Cumhuriyet Halk Partisi (CHP), 7528 sayılı Öğretmenlik Mesleği Kanunu'nun bazı maddelerinin iptali ve yürürlüğünün durdurulması için Anayasa Mahkemesi'ne başvurdu. CHP, kanunun öğretmenlerin sorunlarını çözmediğini ve eğitim sistemine katkı sağlamadığını savundu.
CHP, Anayasa Mahkemesi'ne Başvurdu
CHP'nin başvurusu, Grup Başkanvekili Gökhan Günaydın ve Genel Başkan Yardımcısı Suat Özçağdaş'tan oluşan bir heyet tarafından Anayasa Mahkemesi'ne sunuldu. Günaydın, 1 Haziran 2023’ten itibaren 39 yasa ve Cumhurbaşkanlığı Kararnamesi hakkında Anayasa Mahkemesi’ne başvurduklarını belirterek, 28. dönem 3. yasama yılı itibarıyla TBMM’den geçen 8 yasayı da Anayasa'ya aykırı olduğu gerekçesiyle mahkemeye taşıyacaklarını ifade etti.
Suat Özçağdaş, Öğretmenlik Mesleği Kanunu'nun, öğretmenlerin sorunlarını çözmediğini ve eğitim sistemine iyileştirmeler getirmediğini dile getirdi. Özçağdaş, bu kanunun 1.2 milyon öğretmen, 19 milyon öğrenci ve Türkiye'nin genelini ilgilendirdiğini belirterek, kanunun öğretmenlerin yoksulluk sınırında yaşamalarını önlemek ve mesleklerinin itibarını artırmak adına bir çözüm sunmadığını söyledi.
CHP'nin Hedefi: Eğitim Sisteminde Değişim
CHP’nin açtığı davada, Öğretmenlik Mesleği Kanunu'nda yer alan ve sıkça tartışılan maddeler de yer alıyor.
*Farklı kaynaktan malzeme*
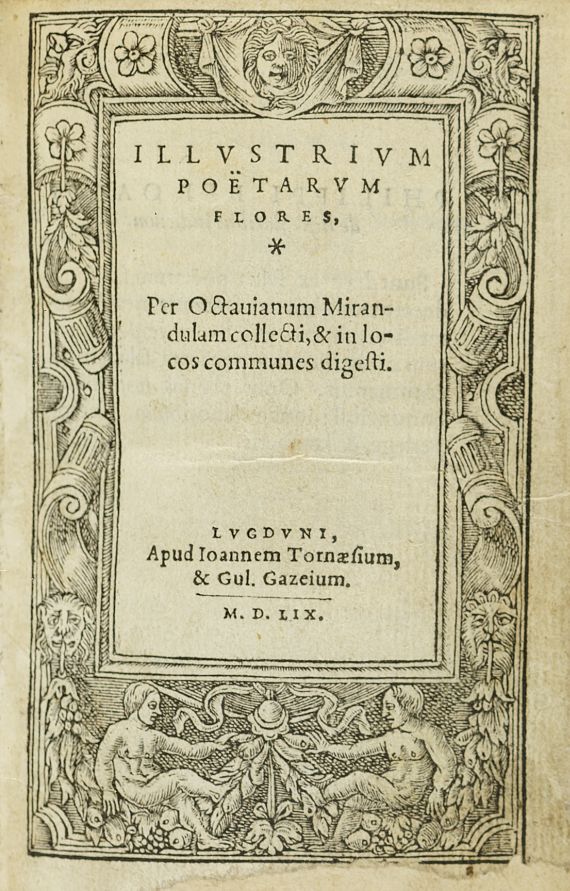 ILLVSTRIVM POËTARVM FLORES,

*

Per Octauianum Mirandulam collecti, & in locos communes digesti.

LVGDVNI,
Apud Ioannem Tornæsium, & Gul. Gazeium.

M. D. LIX.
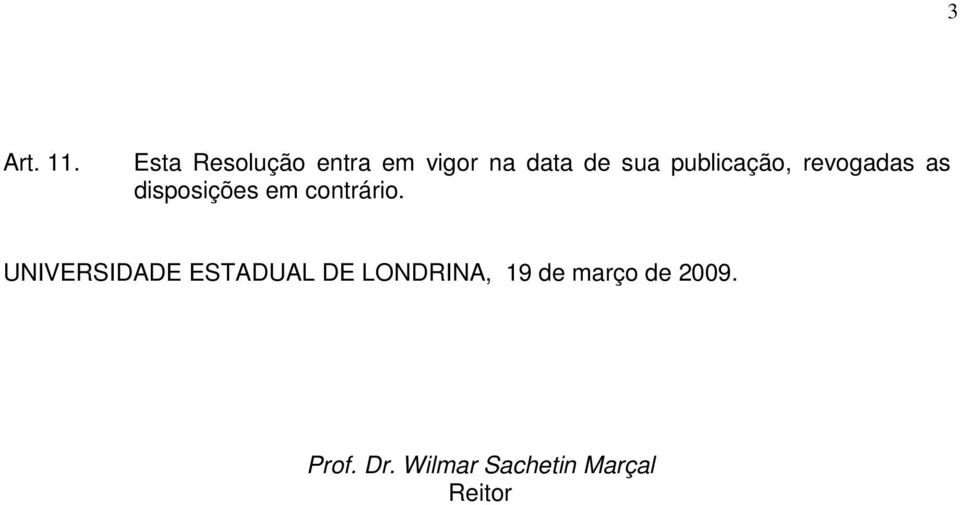 3

Art. 11. Esta Resolução entra em vigor na data de sua publicação, revogadas as disposições em contrário.

UNIVERSIDADE ESTADUAL DE LONDRINA, 19 de março de 2009.

Prof. Dr. Wilmar Sachetin Marçal
Reitor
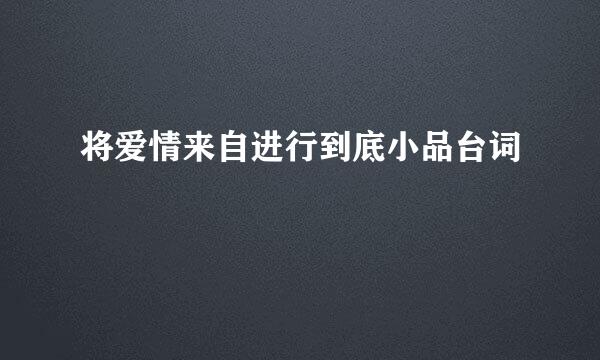 将爱情来自进行到底小品台词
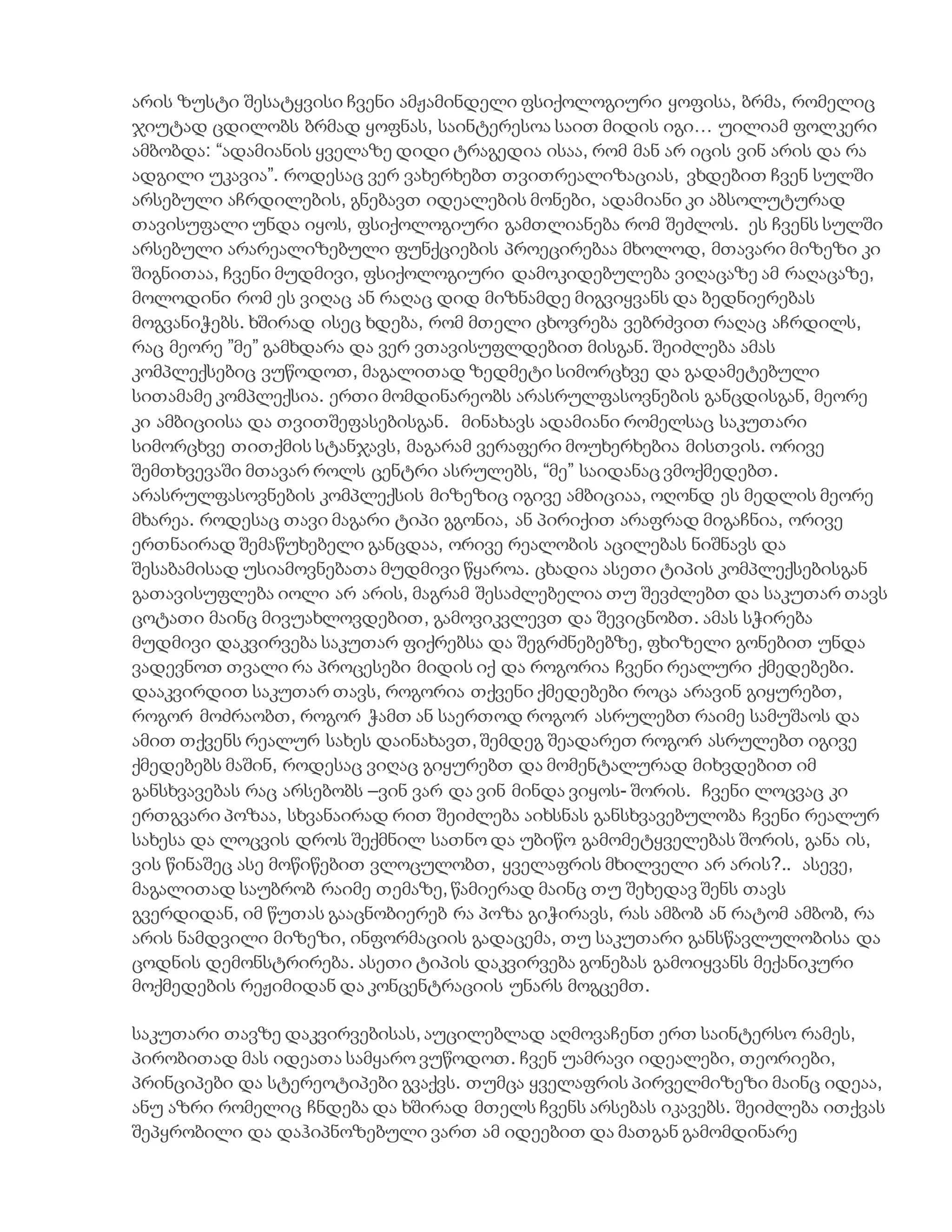 არის ზუსტი შესატყვისი ჩვენი ამჟამინდელი ფსიქოლოგიური ყოფისა, ბრმა, რომელიც ჯიუტად ცდილობს ბრმად ყოფნას, საინტერესოა საით მიდის იგი… უილიამ ფოლკერი ამბობდა: “ადამიანის ყველაზე დიდი ტრაგედია ისაა, რომ მან არ იცის ვინ არის და რა ადგილი უკავია”. როდესაც ვერ ვახერხებთ თვითრეალიზაციას, ვხდებით ჩვენ სულში არსებული აჩრდილების, გნებავთ იდეალების მონები, ადამიანი კი აბსოლუტურად თავისუფალი უნდა იყოს, ფსიქოლოგიური გამთლიანება რომ შეძლოს. ეს ჩვენს სულში არსებული არარეალიზებული ფუნქციების პროეცირებაა მხოლოდ, მთავარი მიზეზი კი შიგნითაა, ჩვენი მუდმივი, ფსიქოლოგიური დამოკიდებულება ვიღაცაზე ამ რაღაცაზე, მოლოდინი რომ ეს ვიღაც ან რაღაც დიდ მიზნამდე მიგვიყვანს და ბედნიერებას მოგვანიჭებს. ხშირად ისეც ხდება, რომ მთელი ცხოვრება ვებრძვით რაღაც აჩრდილს, რაც მეორე ”მე” გამხდარა და ვერ ვთავისუფლდებით მისგან. შეიძლება ამას კომპლექსებიც ვუწოდოთ, მაგალითად ზედმეტი სიმორცხვე და გადამეტებული სითამამე კომპლექსია. ერთი მომდინარეობს არასრულფასოვნების განცდისგან, მეორე კი ამბიციისა და თვითშეფასებისგან. მინახავს ადამიანი რომელსაც საკუთარი სიმორცხვე თითქმის სტანჯავს, მაგარამ ვერაფერი მოუხერხებია მისთვის. ორივე შემთხვევაში მთავარ როლს ცენტრი ასრულებს, “მე” საიდანაც ვმოქმედებთ. არასრულფასოვნების კომპლექსის მიზეზიც იგივე ამბიციაა, ოღონდ ეს მედლის მეორე მხარეა. როდესაც თავი მაგარი ტიპი გგონია, ან პირიქით არაფრად მიგაჩნია, ორივე ერთნაირად შემაწუხებელი განცდაა, ორივე რეალობის აცილებას ნიშნავს და შესაბამისად უსიამოვნებათა მუდმივი წყაროა. ცხადია ასეთი ტიპის კომპლექსებისგან გათავისუფლება იოლი არ არის, მაგრამ შესაძლებელია თუ შევძლებთ და საკუთარ თავს ცოტათი მაინც მივუახლოვდებით, გამოვიკვლევთ და შევიცნობთ. ამას სჭირება მუდმივი დაკვირვება საკუთარ ფიქრებსა და შეგრძნებებზე, ფხიზელი გონებით უნდა ვადევნოთ თვალი რა პროცესები მიდის იქ და როგორია ჩვენი რეალური ქმედებები. დააკვირდით საკუთარ თავს, როგორია თქვენი ქმედებები როცა არავინ გიყურებთ, როგორ მოძრაობთ, როგორ ჭამთ ან საერთოდ როგორ ასრულებთ რაიმე სამუშაოს და ამით თქვენს რეალურ სახეს დაინახავთ, შემდეგ შეადარეთ როგორ ასრულებთ იგივე ქმედებებს მაშინ, როდესაც ვიღაც გიყურებთ და მომენტალურად მიხვდებით იმ განსხვავებას რაც არსებობს –ვინ ვარ და ვინ მინდა ვიყოს- შორის. ჩვენი ლოცვაც კი ერთგვარი პოზაა, სხვანაირად რით შეიძლება აიხსნას განსხვავებულობა ჩვენი რეალურ სახესა და ლოცვის დროს შექმნილ სათნო და უბიწო გამომეტყველებას შორის, განა ის, ვის წინაშეც ასე მოწიწებით ვლოცულობთ, ყველაფრის მხილველი არ არის?.. ასევე, მაგალითად საუბრობ რაიმე თემაზე, წამიერად მაინც თუ შეხედავ შენს თავს გვერდიდან, იმ წუთას გააცნობიერებ რა პოზა გიჭირავს, რას ამბობ ან რატომ ამბობ, რა არის ნამდვილი მიზეზი, ინფორმაციის გადაცემა, თუ საკუთარი განსწავლულობისა და ცოდნის დემონსტრირება. ასეთი ტიპის დაკვირვება გონებას გამოიყვანს მექანიკური მოქმედების რეჟიმიდან და კონცენტრაციის უნარს მოგცემთ.

საკუთარი თავზე დაკვირვებისას, აუცილებლად აღმოვაჩენთ ერთ საინტერსო რამეს, პირობითად მას იდეათა სამყარო ვუწოდოთ. ჩვენ უამრავი იდეალები, თეორიები, პრინციპები და სტერეოტიპები გვაქვს. თუმცა ყველაფრის პირველმიზეზი მაინც იდეაა, ანუ აზრი რომელიც ჩნდება და ხშირად მთელს ჩვენს არსებას იკავებს. შეიძლება ითქვას შეპყრობილი და დაჰიპნოზებული ვართ ამ იდეებით და მათგან გამომდინარე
Bunlar arasında Milli Eğitim Akademisi'nin kurulması, akademinin yapısı ve aday öğretmenlerin yetiştirilmesine ilişkin hükümler yer almakta. Özçağdaş, bu maddelerin iptal edilmesi ve yürürlüğünün durdurulmasını talep ettiklerini açıkladı.
CHP, Öğretmenlik Mesleği Kanunu'nun yalnızca öğretmenleri değil, tüm eğitim sistemini etkileyen bir düzenleme olduğunu belirterek, kanunun halk arasında büyük tepkilere neden olduğunu vurguladı. Özçağdaş, kanunun, öğretmenlerin özel sektörle ilgili kayıplarını ve depremzede öğretmenlerin yaşadığı sorunları çözmediğini dile getirdi.
CHP, Anayasa Mahkemesi’ne yaptığı başvuruyla, öğretmenlik mesleğine yönelik kapsamlı bir düzenleme yapılmasını ve eğitim sistemine kalıcı iyileştirmeler getirilmesini talep ediyor. Özçağdaş, hükümetin bu kanunla ilgili yaptığı düzenlemelerin öğretmenlerin haklarını tanımlamak yerine, sadece bir “yama” niteliği taşıdığını ifade etti.